Airfix 1/48 Bristol Blenheim Mk 1f

Review by David Harvey



Review Type

First Look




$89.95 AUD from Gundams Plus

Contents and Media:

See review below


Fine panel lines and enough parts to make the interior look busy


Thick decals and rivets possibly oncrrect


Highly Recommended



The Blenheim was a 'between the wars' aircraft designed by Bristol Aeroplane Company (Bristol) which was used extensively in the first two years and in some cases throughout the Second World War. The aircraft was developed as Type 142, a civil airliner, in response to a challenge from Lord Rothermere to produce the fastest commercial aircraft in Europe. The Type 142 first flew in April 1935, and the Air Ministry, impressed by its performance, ordered a modified design as the Type 142M for the Royal Air Force (RAF) as a bomber.

The Blenheim was one of the first British aircraft with an all-metal stressed-skin construction, retractable landing gear, flaps, a powered gun turret and variable-pitch propellers. Unfortunately, like most 'between wars' aircraft it's innovative design was overtaken by subsequent developments that rendered it virtually obsolete by the beginning of WWII. Due to the shortage of aircraft and a need for the light bombers in the RAF it was used mainly during the first two years of the war in Europe and throughout the war in other roles and theatres of operation.

Production commenced in 1935 with an initial order of 150 aircraft with formal deliveries to the RAF beginning on 10 March 1937. The production of the Mk 1 ended in England in 1939 with a total of 1351 aircraft. The aircraft served in multiple Air Forces including Finland, Yugoslavia, Romania, Greece and Turkey.

Approximately 200 frames were converted from the Mk 1 in to the Mk 1f fighter aircraft. The Mk 1f turned out to be not as fast and less nimble that expected and suffered high loss rates during daylight operations. During 1940 it was put in to Night Fighter operations and proved itself to be very useful in downing German aircraft.

▶ Data provided

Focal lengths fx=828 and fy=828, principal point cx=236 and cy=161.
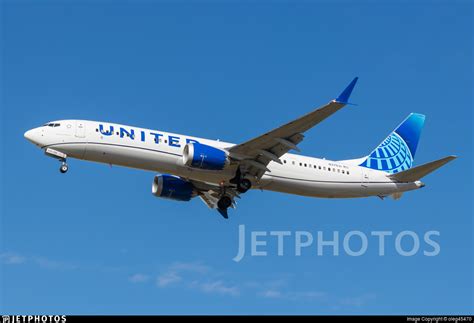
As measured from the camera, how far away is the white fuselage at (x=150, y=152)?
4084cm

▶ What you will do
a. In the Blenheim kit review, change "civil airliner" to "passenger airliner" in the passage starting at "See review below" and ending at "as a bomber.".
b. Which countries does the Blenheim kit review name as having Air Forces the aircraft served in?
c. According to the Blenheim kit review, when did the Type 142 first fly?
None of the lines are needed here.

▶ Results in order
a.
See review below


Fine panel lines and enough parts to make the interior look busy


Thick decals and rivets possibly oncrrect


Highly Recommended



The Blenheim was a 'between the wars' aircraft designed by Bristol Aeroplane Company (Bristol) which was used extensively in the first two years and in some cases throughout the Second World War. The aircraft was developed as Type 142, a passenger airliner, in response to a challenge from Lord Rothermere to produce the fastest commercial aircraft in Europe. The Type 142 first flew in April 1935, and the Air Ministry, impressed by its performance, ordered a modified design as the Type 142M for the Royal Air Force (RAF) as a bomber.

b. Finland, Yugoslavia, Romania, Greece, Turkey

c. April 1935